# Exercise task 1:
In the PySpark notebook, which Spark release does the setup code download?
# Exercise task 2:
Quote the PySpark notebook between "Load PySpark, Libraries, and" and "findspark.init()", inclusive.

++++ Page text ++++

Load PySpark, Libraries, and Data

In [None]:
!apt-get install openjdk-8-jdk-headless -qq > /dev/null
!wget -q https://archive.apache.org/dist/spark/spark-3.2.3/spark-3.2.3-bin-hadoop2.7.tgz
!tar xf spark-3.2.3-bin-hadoop2.7.tgz
!pip install -q findspark

import os
os.environ["JAVA_HOME"] = "/usr/lib/jvm/java-8-openjdk-amd64"
os.environ["SPARK_HOME"] = "/content/spark-3.2.3-bin-hadoop2.7"

import findspark
findspark.init()
from pyspark.sql import SparkSession
spark = SparkSession.builder.master("local[*]").getOrCreate()
sc = spark.sparkContext

from google.colab import drive
drive.mount('/content/drive/')
%cd /content/drive/My Drive/Colab Notebooks/

Drive already mounted at /content/drive/; to attempt to forcibly remount, call drive.mount("/content/drive/", force_remount=True).
/content/drive/My Drive/Colab Notebooks


In [None]:
# Imports
from pyspark.ml.linalg import Vectors
from pyspark.ml import Pipeline
from pyspark.sql import *
from pyspark.ml.feature import VectorAssembler
from pyspark.ml.classification import DecisionTreeClassifier
from pyspark.ml.classification import NaiveBayes
from pyspark.ml.classification import RandomForestClassifier
from pyspark.ml.classification import GBTClassifier
from pyspark.ml.evaluation import BinaryClassificationEvaluator
from pyspark.ml.evaluation import MulticlassClassificationEvaluator
from pyspark.ml.feature import StandardScaler
from pyspark.ml.linalg import Vectors
from pyspark.ml.feature import UnivariateFeatureSelector
import pyspark.ml.tuning as tune

In [None]:
import pandas as pd
import numpy as np
# read in the headers
spambase_headers = pd.read_csv('http://archive.ics.uci.edu/ml/machine-learning-databases/spambase/spambase.names',
                               skiprows=32,
                               sep=':',
                               names=['header_name', 'description']
                               )['header_name'].tolist()

++++ Recorded data ++++

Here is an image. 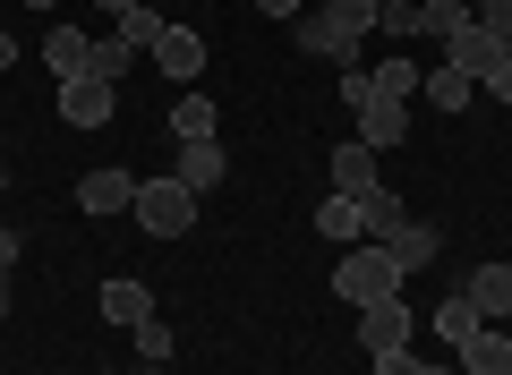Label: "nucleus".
I'll return each instance as SVG.
<instances>
[{"label":"nucleus","mask_w":512,"mask_h":375,"mask_svg":"<svg viewBox=\"0 0 512 375\" xmlns=\"http://www.w3.org/2000/svg\"><path fill=\"white\" fill-rule=\"evenodd\" d=\"M342 111L359 120V145H367V154H384V145L410 137V103H402V94H384L367 69H342Z\"/></svg>","instance_id":"1"},{"label":"nucleus","mask_w":512,"mask_h":375,"mask_svg":"<svg viewBox=\"0 0 512 375\" xmlns=\"http://www.w3.org/2000/svg\"><path fill=\"white\" fill-rule=\"evenodd\" d=\"M333 299L342 307H376V299H402V265L376 248V239H359V248L333 265Z\"/></svg>","instance_id":"2"},{"label":"nucleus","mask_w":512,"mask_h":375,"mask_svg":"<svg viewBox=\"0 0 512 375\" xmlns=\"http://www.w3.org/2000/svg\"><path fill=\"white\" fill-rule=\"evenodd\" d=\"M197 205H205V197L171 171V179H137V205H128V214L146 222L154 239H188V231H197Z\"/></svg>","instance_id":"3"},{"label":"nucleus","mask_w":512,"mask_h":375,"mask_svg":"<svg viewBox=\"0 0 512 375\" xmlns=\"http://www.w3.org/2000/svg\"><path fill=\"white\" fill-rule=\"evenodd\" d=\"M410 333H419V316H410L402 299L359 307V341H367V358H376V350H410Z\"/></svg>","instance_id":"4"},{"label":"nucleus","mask_w":512,"mask_h":375,"mask_svg":"<svg viewBox=\"0 0 512 375\" xmlns=\"http://www.w3.org/2000/svg\"><path fill=\"white\" fill-rule=\"evenodd\" d=\"M111 103H120V86H103V77H69V86H60V120L69 128H103Z\"/></svg>","instance_id":"5"},{"label":"nucleus","mask_w":512,"mask_h":375,"mask_svg":"<svg viewBox=\"0 0 512 375\" xmlns=\"http://www.w3.org/2000/svg\"><path fill=\"white\" fill-rule=\"evenodd\" d=\"M384 256H393V265H402V282H410V273H427V265L444 256V231H436V222H402V231L384 239Z\"/></svg>","instance_id":"6"},{"label":"nucleus","mask_w":512,"mask_h":375,"mask_svg":"<svg viewBox=\"0 0 512 375\" xmlns=\"http://www.w3.org/2000/svg\"><path fill=\"white\" fill-rule=\"evenodd\" d=\"M291 43H299V52H316V60H333V69H359V43H350L342 26L325 18V9H316V18H299V35H291Z\"/></svg>","instance_id":"7"},{"label":"nucleus","mask_w":512,"mask_h":375,"mask_svg":"<svg viewBox=\"0 0 512 375\" xmlns=\"http://www.w3.org/2000/svg\"><path fill=\"white\" fill-rule=\"evenodd\" d=\"M495 60H504V43H495V35H478V26H461V35L444 43V69H461L470 86H487V69H495Z\"/></svg>","instance_id":"8"},{"label":"nucleus","mask_w":512,"mask_h":375,"mask_svg":"<svg viewBox=\"0 0 512 375\" xmlns=\"http://www.w3.org/2000/svg\"><path fill=\"white\" fill-rule=\"evenodd\" d=\"M461 299H470L487 324H504V316H512V265H478L470 282H461Z\"/></svg>","instance_id":"9"},{"label":"nucleus","mask_w":512,"mask_h":375,"mask_svg":"<svg viewBox=\"0 0 512 375\" xmlns=\"http://www.w3.org/2000/svg\"><path fill=\"white\" fill-rule=\"evenodd\" d=\"M146 316H154V290H146V282H120V273H111V282H103V324L137 333Z\"/></svg>","instance_id":"10"},{"label":"nucleus","mask_w":512,"mask_h":375,"mask_svg":"<svg viewBox=\"0 0 512 375\" xmlns=\"http://www.w3.org/2000/svg\"><path fill=\"white\" fill-rule=\"evenodd\" d=\"M333 197H376V154H367L359 137L333 145Z\"/></svg>","instance_id":"11"},{"label":"nucleus","mask_w":512,"mask_h":375,"mask_svg":"<svg viewBox=\"0 0 512 375\" xmlns=\"http://www.w3.org/2000/svg\"><path fill=\"white\" fill-rule=\"evenodd\" d=\"M77 205H86V214H120V205H137V179L128 171H86L77 179Z\"/></svg>","instance_id":"12"},{"label":"nucleus","mask_w":512,"mask_h":375,"mask_svg":"<svg viewBox=\"0 0 512 375\" xmlns=\"http://www.w3.org/2000/svg\"><path fill=\"white\" fill-rule=\"evenodd\" d=\"M86 52H94V35H77V26H60V18H52V35H43V60H52L60 86H69V77H86Z\"/></svg>","instance_id":"13"},{"label":"nucleus","mask_w":512,"mask_h":375,"mask_svg":"<svg viewBox=\"0 0 512 375\" xmlns=\"http://www.w3.org/2000/svg\"><path fill=\"white\" fill-rule=\"evenodd\" d=\"M461 375H512V341L495 333V324H478V333L461 341Z\"/></svg>","instance_id":"14"},{"label":"nucleus","mask_w":512,"mask_h":375,"mask_svg":"<svg viewBox=\"0 0 512 375\" xmlns=\"http://www.w3.org/2000/svg\"><path fill=\"white\" fill-rule=\"evenodd\" d=\"M222 171H231V154H222L214 137L180 145V179H188V188H197V197H205V188H222Z\"/></svg>","instance_id":"15"},{"label":"nucleus","mask_w":512,"mask_h":375,"mask_svg":"<svg viewBox=\"0 0 512 375\" xmlns=\"http://www.w3.org/2000/svg\"><path fill=\"white\" fill-rule=\"evenodd\" d=\"M402 222H410V205L393 197V188H376V197H359V239H376V248H384V239L402 231Z\"/></svg>","instance_id":"16"},{"label":"nucleus","mask_w":512,"mask_h":375,"mask_svg":"<svg viewBox=\"0 0 512 375\" xmlns=\"http://www.w3.org/2000/svg\"><path fill=\"white\" fill-rule=\"evenodd\" d=\"M154 60H163V69H171V77H180V86H188V77H197V69H205V43H197V35H188V26H171V35H163V43H154Z\"/></svg>","instance_id":"17"},{"label":"nucleus","mask_w":512,"mask_h":375,"mask_svg":"<svg viewBox=\"0 0 512 375\" xmlns=\"http://www.w3.org/2000/svg\"><path fill=\"white\" fill-rule=\"evenodd\" d=\"M419 94H427L436 111H470V103H478V86H470L461 69H427V77H419Z\"/></svg>","instance_id":"18"},{"label":"nucleus","mask_w":512,"mask_h":375,"mask_svg":"<svg viewBox=\"0 0 512 375\" xmlns=\"http://www.w3.org/2000/svg\"><path fill=\"white\" fill-rule=\"evenodd\" d=\"M163 35H171L163 9H146V0H137V9H120V43H128V52H154Z\"/></svg>","instance_id":"19"},{"label":"nucleus","mask_w":512,"mask_h":375,"mask_svg":"<svg viewBox=\"0 0 512 375\" xmlns=\"http://www.w3.org/2000/svg\"><path fill=\"white\" fill-rule=\"evenodd\" d=\"M214 120H222V111L205 103V94H180V111H171V137L197 145V137H214Z\"/></svg>","instance_id":"20"},{"label":"nucleus","mask_w":512,"mask_h":375,"mask_svg":"<svg viewBox=\"0 0 512 375\" xmlns=\"http://www.w3.org/2000/svg\"><path fill=\"white\" fill-rule=\"evenodd\" d=\"M478 324H487V316H478V307H470V299H461V290H444V307H436V333H444V341H453V350H461V341H470V333H478Z\"/></svg>","instance_id":"21"},{"label":"nucleus","mask_w":512,"mask_h":375,"mask_svg":"<svg viewBox=\"0 0 512 375\" xmlns=\"http://www.w3.org/2000/svg\"><path fill=\"white\" fill-rule=\"evenodd\" d=\"M376 9H384V0H325V18L342 26L350 43H367V35H376Z\"/></svg>","instance_id":"22"},{"label":"nucleus","mask_w":512,"mask_h":375,"mask_svg":"<svg viewBox=\"0 0 512 375\" xmlns=\"http://www.w3.org/2000/svg\"><path fill=\"white\" fill-rule=\"evenodd\" d=\"M316 231L325 239H359V197H325L316 205Z\"/></svg>","instance_id":"23"},{"label":"nucleus","mask_w":512,"mask_h":375,"mask_svg":"<svg viewBox=\"0 0 512 375\" xmlns=\"http://www.w3.org/2000/svg\"><path fill=\"white\" fill-rule=\"evenodd\" d=\"M367 77H376L384 94H402V103H410V94H419V77H427V69H419V60H402V52H393V60H384V69H367Z\"/></svg>","instance_id":"24"},{"label":"nucleus","mask_w":512,"mask_h":375,"mask_svg":"<svg viewBox=\"0 0 512 375\" xmlns=\"http://www.w3.org/2000/svg\"><path fill=\"white\" fill-rule=\"evenodd\" d=\"M86 77L120 86V77H128V43H120V35H111V43H94V52H86Z\"/></svg>","instance_id":"25"},{"label":"nucleus","mask_w":512,"mask_h":375,"mask_svg":"<svg viewBox=\"0 0 512 375\" xmlns=\"http://www.w3.org/2000/svg\"><path fill=\"white\" fill-rule=\"evenodd\" d=\"M470 26H478V35H495V43L512 52V0H478V9H470Z\"/></svg>","instance_id":"26"},{"label":"nucleus","mask_w":512,"mask_h":375,"mask_svg":"<svg viewBox=\"0 0 512 375\" xmlns=\"http://www.w3.org/2000/svg\"><path fill=\"white\" fill-rule=\"evenodd\" d=\"M376 375H453V367H427V358H410V350H376Z\"/></svg>","instance_id":"27"},{"label":"nucleus","mask_w":512,"mask_h":375,"mask_svg":"<svg viewBox=\"0 0 512 375\" xmlns=\"http://www.w3.org/2000/svg\"><path fill=\"white\" fill-rule=\"evenodd\" d=\"M137 350H146V367H163V358H171V324H137Z\"/></svg>","instance_id":"28"},{"label":"nucleus","mask_w":512,"mask_h":375,"mask_svg":"<svg viewBox=\"0 0 512 375\" xmlns=\"http://www.w3.org/2000/svg\"><path fill=\"white\" fill-rule=\"evenodd\" d=\"M478 94H495V103H512V52L495 60V69H487V86H478Z\"/></svg>","instance_id":"29"},{"label":"nucleus","mask_w":512,"mask_h":375,"mask_svg":"<svg viewBox=\"0 0 512 375\" xmlns=\"http://www.w3.org/2000/svg\"><path fill=\"white\" fill-rule=\"evenodd\" d=\"M256 9H265V18H299V0H256Z\"/></svg>","instance_id":"30"},{"label":"nucleus","mask_w":512,"mask_h":375,"mask_svg":"<svg viewBox=\"0 0 512 375\" xmlns=\"http://www.w3.org/2000/svg\"><path fill=\"white\" fill-rule=\"evenodd\" d=\"M9 265H18V231H0V273H9Z\"/></svg>","instance_id":"31"},{"label":"nucleus","mask_w":512,"mask_h":375,"mask_svg":"<svg viewBox=\"0 0 512 375\" xmlns=\"http://www.w3.org/2000/svg\"><path fill=\"white\" fill-rule=\"evenodd\" d=\"M9 60H18V43H9V35H0V69H9Z\"/></svg>","instance_id":"32"},{"label":"nucleus","mask_w":512,"mask_h":375,"mask_svg":"<svg viewBox=\"0 0 512 375\" xmlns=\"http://www.w3.org/2000/svg\"><path fill=\"white\" fill-rule=\"evenodd\" d=\"M0 188H9V137H0Z\"/></svg>","instance_id":"33"},{"label":"nucleus","mask_w":512,"mask_h":375,"mask_svg":"<svg viewBox=\"0 0 512 375\" xmlns=\"http://www.w3.org/2000/svg\"><path fill=\"white\" fill-rule=\"evenodd\" d=\"M103 9H111V18H120V9H137V0H103Z\"/></svg>","instance_id":"34"},{"label":"nucleus","mask_w":512,"mask_h":375,"mask_svg":"<svg viewBox=\"0 0 512 375\" xmlns=\"http://www.w3.org/2000/svg\"><path fill=\"white\" fill-rule=\"evenodd\" d=\"M0 316H9V273H0Z\"/></svg>","instance_id":"35"},{"label":"nucleus","mask_w":512,"mask_h":375,"mask_svg":"<svg viewBox=\"0 0 512 375\" xmlns=\"http://www.w3.org/2000/svg\"><path fill=\"white\" fill-rule=\"evenodd\" d=\"M26 9H52V0H26Z\"/></svg>","instance_id":"36"},{"label":"nucleus","mask_w":512,"mask_h":375,"mask_svg":"<svg viewBox=\"0 0 512 375\" xmlns=\"http://www.w3.org/2000/svg\"><path fill=\"white\" fill-rule=\"evenodd\" d=\"M137 375H163V367H137Z\"/></svg>","instance_id":"37"}]
</instances>
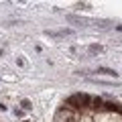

++++

# Exercise solution 1:
Spark 3.2.3, built for Hadoop 2.7.

# Exercise solution 2:
Load PySpark, Libraries, and Data

In [None]:
!apt-get install openjdk-8-jdk-headless -qq > /dev/null
!wget -q https://archive.apache.org/dist/spark/spark-3.2.3/spark-3.2.3-bin-hadoop2.7.tgz
!tar xf spark-3.2.3-bin-hadoop2.7.tgz
!pip install -q findspark

import os
os.environ["JAVA_HOME"] = "/usr/lib/jvm/java-8-openjdk-amd64"
os.environ["SPARK_HOME"] = "/content/spark-3.2.3-bin-hadoop2.7"

import findspark
findspark.init()